(Material provided):
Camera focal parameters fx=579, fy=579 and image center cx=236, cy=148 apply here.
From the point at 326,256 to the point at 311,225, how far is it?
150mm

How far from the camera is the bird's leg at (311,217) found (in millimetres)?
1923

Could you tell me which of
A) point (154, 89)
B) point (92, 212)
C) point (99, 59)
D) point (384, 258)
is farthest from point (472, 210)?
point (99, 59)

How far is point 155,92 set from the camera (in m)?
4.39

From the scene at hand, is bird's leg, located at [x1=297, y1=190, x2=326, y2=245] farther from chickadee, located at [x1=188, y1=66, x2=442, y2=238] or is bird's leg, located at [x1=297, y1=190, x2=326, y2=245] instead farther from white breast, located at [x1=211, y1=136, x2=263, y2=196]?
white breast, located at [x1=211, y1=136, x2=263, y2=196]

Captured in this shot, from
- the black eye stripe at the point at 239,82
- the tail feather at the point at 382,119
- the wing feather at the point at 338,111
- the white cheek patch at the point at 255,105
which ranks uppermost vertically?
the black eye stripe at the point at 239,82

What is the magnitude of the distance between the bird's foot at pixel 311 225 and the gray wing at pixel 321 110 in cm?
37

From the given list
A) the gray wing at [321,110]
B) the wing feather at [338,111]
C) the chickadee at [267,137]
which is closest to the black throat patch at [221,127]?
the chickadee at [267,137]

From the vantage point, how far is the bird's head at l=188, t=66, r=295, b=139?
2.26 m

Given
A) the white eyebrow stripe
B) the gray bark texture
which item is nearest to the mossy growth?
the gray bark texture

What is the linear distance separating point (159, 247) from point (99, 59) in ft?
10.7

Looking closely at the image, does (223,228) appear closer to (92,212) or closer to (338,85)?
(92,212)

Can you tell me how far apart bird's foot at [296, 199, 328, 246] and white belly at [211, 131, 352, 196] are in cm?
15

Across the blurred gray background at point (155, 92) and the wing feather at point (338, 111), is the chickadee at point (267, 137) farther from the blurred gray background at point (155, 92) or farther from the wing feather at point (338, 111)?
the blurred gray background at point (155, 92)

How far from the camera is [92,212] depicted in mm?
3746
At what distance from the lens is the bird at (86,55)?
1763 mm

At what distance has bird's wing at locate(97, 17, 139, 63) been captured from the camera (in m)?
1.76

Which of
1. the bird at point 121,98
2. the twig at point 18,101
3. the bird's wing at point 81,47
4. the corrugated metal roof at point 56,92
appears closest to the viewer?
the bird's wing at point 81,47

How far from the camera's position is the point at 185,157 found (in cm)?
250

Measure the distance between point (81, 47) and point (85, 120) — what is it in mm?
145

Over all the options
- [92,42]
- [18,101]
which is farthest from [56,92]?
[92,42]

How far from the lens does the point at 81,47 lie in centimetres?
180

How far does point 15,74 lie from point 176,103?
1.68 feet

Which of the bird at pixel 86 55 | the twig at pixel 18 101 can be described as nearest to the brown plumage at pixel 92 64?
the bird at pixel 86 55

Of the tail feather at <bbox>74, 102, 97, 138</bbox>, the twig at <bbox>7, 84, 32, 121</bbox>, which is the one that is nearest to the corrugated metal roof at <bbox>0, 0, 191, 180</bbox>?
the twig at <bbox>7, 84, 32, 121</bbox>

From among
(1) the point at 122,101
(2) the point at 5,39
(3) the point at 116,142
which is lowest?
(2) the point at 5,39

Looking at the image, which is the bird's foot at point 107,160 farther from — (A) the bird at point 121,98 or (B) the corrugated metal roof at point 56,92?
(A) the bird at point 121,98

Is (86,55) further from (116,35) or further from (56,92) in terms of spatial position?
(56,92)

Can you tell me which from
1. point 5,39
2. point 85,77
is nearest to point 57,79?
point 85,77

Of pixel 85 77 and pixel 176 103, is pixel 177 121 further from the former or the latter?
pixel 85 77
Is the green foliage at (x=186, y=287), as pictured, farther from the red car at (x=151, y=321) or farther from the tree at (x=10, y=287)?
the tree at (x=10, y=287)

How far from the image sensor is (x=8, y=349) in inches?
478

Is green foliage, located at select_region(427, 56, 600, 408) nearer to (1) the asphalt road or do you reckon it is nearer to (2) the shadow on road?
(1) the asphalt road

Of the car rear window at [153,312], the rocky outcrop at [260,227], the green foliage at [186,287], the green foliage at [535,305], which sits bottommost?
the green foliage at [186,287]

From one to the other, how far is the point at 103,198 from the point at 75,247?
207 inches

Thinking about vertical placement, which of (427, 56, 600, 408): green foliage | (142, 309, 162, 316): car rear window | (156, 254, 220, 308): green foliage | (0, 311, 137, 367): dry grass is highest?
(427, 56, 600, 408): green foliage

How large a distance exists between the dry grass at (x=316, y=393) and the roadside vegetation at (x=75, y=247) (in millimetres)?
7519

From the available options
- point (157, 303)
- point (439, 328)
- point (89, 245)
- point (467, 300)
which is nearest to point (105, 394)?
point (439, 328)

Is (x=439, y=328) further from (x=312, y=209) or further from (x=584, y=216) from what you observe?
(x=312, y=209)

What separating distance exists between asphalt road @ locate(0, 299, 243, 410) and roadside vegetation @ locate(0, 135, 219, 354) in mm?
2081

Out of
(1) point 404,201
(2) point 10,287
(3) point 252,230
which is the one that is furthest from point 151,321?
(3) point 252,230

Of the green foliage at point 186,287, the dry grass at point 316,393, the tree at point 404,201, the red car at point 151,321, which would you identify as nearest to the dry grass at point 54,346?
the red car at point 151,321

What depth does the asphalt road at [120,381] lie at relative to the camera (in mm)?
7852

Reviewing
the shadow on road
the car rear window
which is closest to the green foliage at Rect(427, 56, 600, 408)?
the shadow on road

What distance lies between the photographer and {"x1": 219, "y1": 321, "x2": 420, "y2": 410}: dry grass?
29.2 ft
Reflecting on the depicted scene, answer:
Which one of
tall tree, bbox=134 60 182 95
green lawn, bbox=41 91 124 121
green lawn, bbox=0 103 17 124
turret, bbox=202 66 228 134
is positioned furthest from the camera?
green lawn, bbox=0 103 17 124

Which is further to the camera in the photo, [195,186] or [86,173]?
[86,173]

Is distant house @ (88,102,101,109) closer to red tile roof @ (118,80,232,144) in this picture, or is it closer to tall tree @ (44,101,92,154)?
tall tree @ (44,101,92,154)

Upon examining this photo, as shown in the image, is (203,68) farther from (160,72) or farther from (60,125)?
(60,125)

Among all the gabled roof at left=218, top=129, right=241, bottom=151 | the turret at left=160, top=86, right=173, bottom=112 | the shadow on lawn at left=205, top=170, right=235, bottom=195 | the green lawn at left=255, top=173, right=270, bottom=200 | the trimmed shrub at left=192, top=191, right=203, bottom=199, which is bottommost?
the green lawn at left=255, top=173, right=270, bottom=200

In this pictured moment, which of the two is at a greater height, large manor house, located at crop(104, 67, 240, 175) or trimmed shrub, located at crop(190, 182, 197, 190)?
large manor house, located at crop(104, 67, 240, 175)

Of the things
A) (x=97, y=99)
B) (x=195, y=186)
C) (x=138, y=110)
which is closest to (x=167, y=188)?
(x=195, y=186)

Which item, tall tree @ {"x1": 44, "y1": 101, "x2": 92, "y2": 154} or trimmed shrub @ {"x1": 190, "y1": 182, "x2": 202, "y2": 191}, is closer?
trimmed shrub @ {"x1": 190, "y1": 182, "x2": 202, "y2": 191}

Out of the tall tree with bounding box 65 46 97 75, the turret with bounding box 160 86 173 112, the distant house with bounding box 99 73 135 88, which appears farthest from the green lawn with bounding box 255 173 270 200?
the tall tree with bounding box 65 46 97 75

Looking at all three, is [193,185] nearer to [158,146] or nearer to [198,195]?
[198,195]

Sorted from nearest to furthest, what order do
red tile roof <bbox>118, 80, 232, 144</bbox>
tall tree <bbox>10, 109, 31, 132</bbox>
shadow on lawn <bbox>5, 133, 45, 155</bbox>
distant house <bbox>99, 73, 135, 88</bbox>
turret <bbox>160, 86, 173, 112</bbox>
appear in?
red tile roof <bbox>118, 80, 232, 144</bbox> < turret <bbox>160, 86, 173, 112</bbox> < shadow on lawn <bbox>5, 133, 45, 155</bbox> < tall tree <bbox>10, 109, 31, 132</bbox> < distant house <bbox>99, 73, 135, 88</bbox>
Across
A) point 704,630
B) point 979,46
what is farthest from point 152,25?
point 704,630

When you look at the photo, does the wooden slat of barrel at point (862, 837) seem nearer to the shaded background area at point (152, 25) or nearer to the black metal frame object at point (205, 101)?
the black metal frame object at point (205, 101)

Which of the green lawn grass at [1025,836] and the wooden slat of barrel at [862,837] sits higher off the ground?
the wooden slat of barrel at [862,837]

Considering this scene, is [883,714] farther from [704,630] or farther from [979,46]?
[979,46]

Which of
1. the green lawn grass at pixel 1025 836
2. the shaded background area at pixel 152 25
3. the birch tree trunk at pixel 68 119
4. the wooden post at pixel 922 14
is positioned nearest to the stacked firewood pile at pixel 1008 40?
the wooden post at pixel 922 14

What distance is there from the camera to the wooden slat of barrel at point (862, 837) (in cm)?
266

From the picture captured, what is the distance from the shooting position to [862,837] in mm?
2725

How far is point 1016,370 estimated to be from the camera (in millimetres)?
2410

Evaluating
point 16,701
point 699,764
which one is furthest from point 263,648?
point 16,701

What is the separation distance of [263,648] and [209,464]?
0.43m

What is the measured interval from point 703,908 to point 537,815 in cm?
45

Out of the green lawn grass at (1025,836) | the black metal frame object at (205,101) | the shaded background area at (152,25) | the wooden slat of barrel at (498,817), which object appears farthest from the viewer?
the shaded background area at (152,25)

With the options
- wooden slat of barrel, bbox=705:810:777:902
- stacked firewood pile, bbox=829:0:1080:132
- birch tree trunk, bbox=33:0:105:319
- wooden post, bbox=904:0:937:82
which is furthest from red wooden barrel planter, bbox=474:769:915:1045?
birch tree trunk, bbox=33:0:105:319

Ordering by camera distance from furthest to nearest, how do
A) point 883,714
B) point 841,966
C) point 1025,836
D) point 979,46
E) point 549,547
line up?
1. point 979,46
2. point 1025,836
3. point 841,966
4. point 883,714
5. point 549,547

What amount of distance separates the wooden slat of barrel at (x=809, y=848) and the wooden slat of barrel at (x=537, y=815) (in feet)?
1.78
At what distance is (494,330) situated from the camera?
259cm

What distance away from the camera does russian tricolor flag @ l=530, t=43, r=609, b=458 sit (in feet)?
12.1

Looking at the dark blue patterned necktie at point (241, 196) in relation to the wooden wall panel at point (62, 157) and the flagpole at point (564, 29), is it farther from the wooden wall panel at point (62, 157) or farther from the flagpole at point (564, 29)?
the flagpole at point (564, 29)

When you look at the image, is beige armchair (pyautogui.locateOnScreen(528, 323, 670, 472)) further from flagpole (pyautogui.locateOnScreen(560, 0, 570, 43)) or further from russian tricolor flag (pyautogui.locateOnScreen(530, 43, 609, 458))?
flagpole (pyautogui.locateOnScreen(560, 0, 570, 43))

(Stated task): From the records, extract each line that contains the word "left".

(Full output):
Among all the gabled roof at left=218, top=129, right=241, bottom=151 | the turret at left=160, top=86, right=173, bottom=112 | the shadow on lawn at left=205, top=170, right=235, bottom=195 | the green lawn at left=255, top=173, right=270, bottom=200 | the trimmed shrub at left=192, top=191, right=203, bottom=199, which is bottommost?
the green lawn at left=255, top=173, right=270, bottom=200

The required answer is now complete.